• Axpo is working on a 2 MW solar PV array to be deployed on the walls of Muttsee Dam at Limmern pumped storage plant
  • Panels installed at an altitude of 2,500 meters will ensure there is good sunlight, less fog hence will be able to generate more power during winter months when available power supply isn’t enough in Switzerland
  • The location has existing infrastructure and grid connection where the plant is expected to generate 2.7 GWh of solar power annually
  • Axpo is currently also negotiating long term PPAs with potential customers to sell this solar power to

Swiss energy utility Axpo Holding AG plans to install solar PV panels on the walls of a dam with 2 MW capacity in the Alps. The vertical solar array which Axpo terms as the ‘first large-scale alpine solar plant’ is expected to generate about half of its power production during winters to make up for the power shortage the country faces during the harsh cold season.

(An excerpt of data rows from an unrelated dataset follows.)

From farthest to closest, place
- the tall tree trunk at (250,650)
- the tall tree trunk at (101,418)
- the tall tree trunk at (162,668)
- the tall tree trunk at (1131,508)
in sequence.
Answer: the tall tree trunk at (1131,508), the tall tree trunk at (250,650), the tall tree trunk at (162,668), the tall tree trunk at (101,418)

Available power during winter months in the country is not enough to suffice the population and PV projects in central part of the country see their production volumes drop during the season with snowfall and cloudy days. Hence, the idea to deploy panels on higher altitudes and on innovative locations as dams are being explored by Axpo.

The PV Muttsee project on Muttsee Dam at the Limmern pumped storage plant will have close to 6,000 solar panels covering a surface area of 10,000 m2, expected to generate 2.7 GWh of clean solar power annually.

Solar panels will be installed at an altitude of 2,500 meters. Choosing such a high altitude location to place the panels is because there is less fog higher up and more solar radiation, Axpo explains. Sunlight is reflected by the snow cover and PV modules are more efficient at low temperatures.

The Muttsee dam is extremely well suited for photovoltaics. We have the existing infrastructure with a grid connection and the dam has a southern exposure with optimal sunlight,” said Christoph Sutter, head of New Energies at Axpo. “Furthermore, the plant is located at an altitude of 2,500 metres and will deliver a great deal of power, especially during the winter months.”  

The utility will submit a building permit application soon but it is already negotiating long-term power purchase agreements (PPA) with potential partners to sell solar power generated from the plant. It is also planning to approach the Swiss Federal Office of Energy (SFOE) to include it in the list of ‘lighthouse’ projects. It sees alpine photovoltaic plants as a possible starting point to support the Federal Energy Strategy 2050.